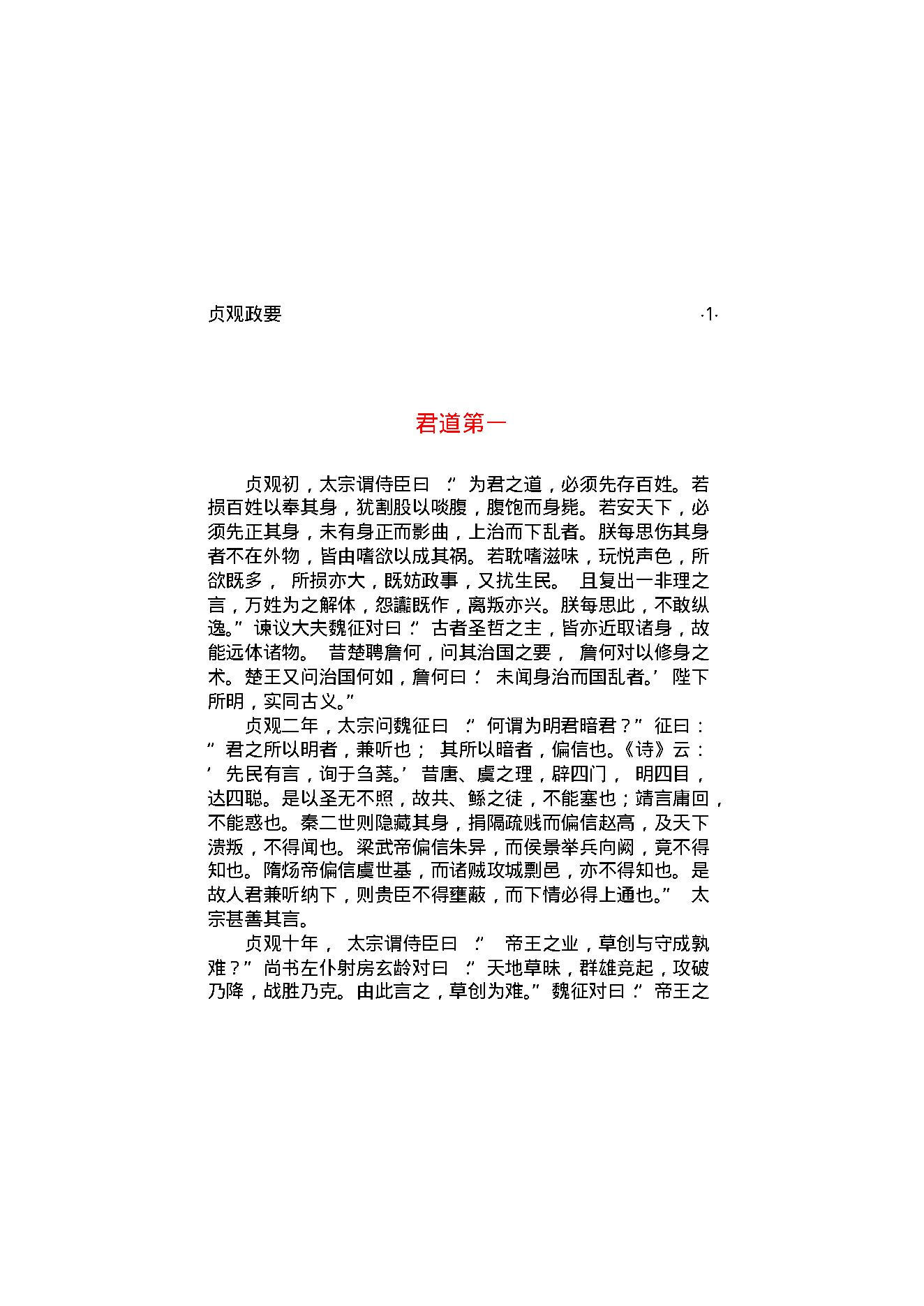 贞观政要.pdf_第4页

---

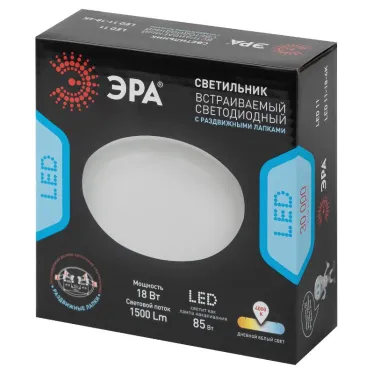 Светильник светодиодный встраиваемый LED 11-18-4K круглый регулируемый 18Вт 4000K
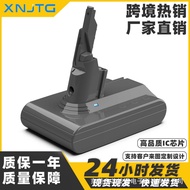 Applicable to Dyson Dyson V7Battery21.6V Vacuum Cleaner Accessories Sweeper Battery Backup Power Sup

==

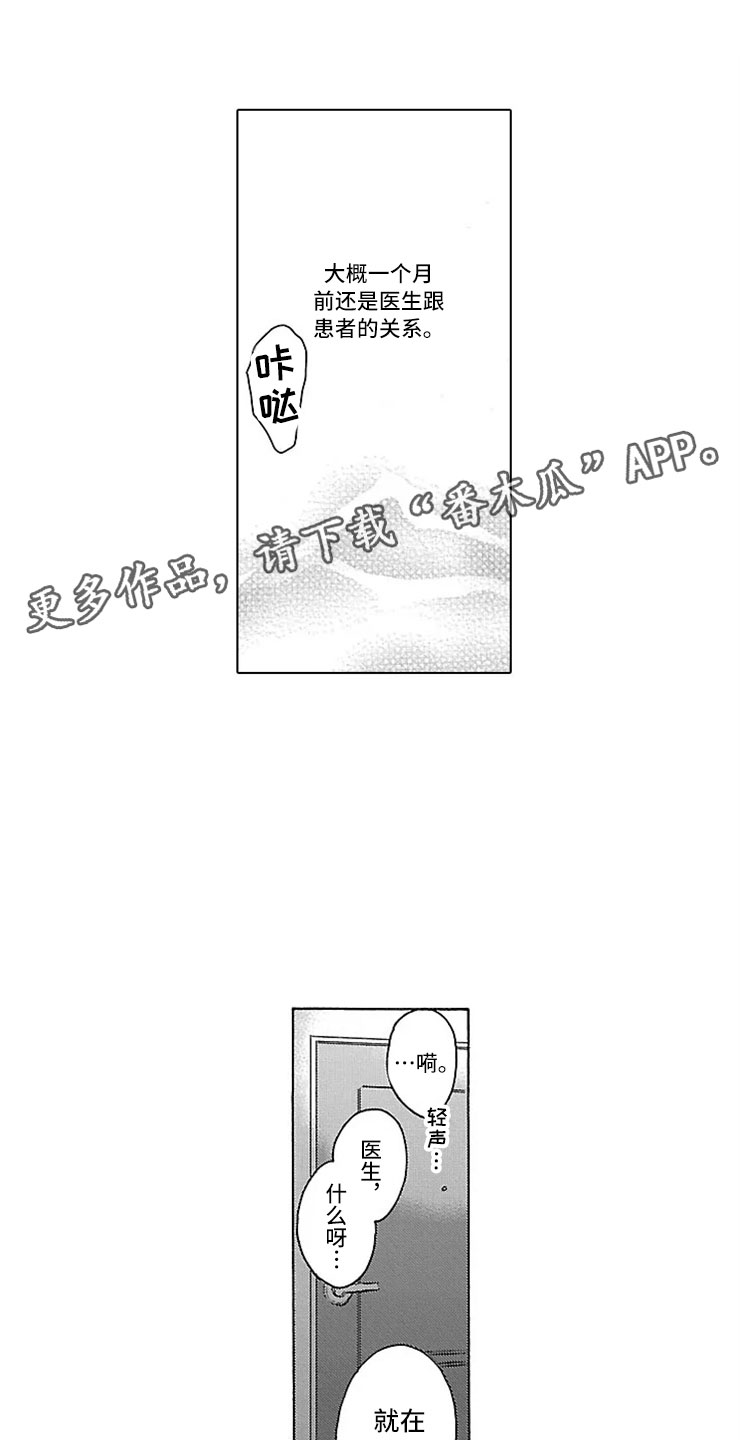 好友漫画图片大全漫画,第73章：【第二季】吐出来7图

■ Exercise goal:
Above are records with pictures. Reproduce exactly only the lines from the line with "Светильник светодиодный встраиваемый" through the line with "Applicable to Dyson", both ends included, and leave the pictures out.

■ Result of this exercise:
 Светильник светодиодный встраиваемый LED 11-18-4K круглый регулируемый 18Вт 4000K
 Applicable to Dyson Dyson V7Battery21.6V Vacuum Cleaner Accessories Sweeper Battery Backup Power Sup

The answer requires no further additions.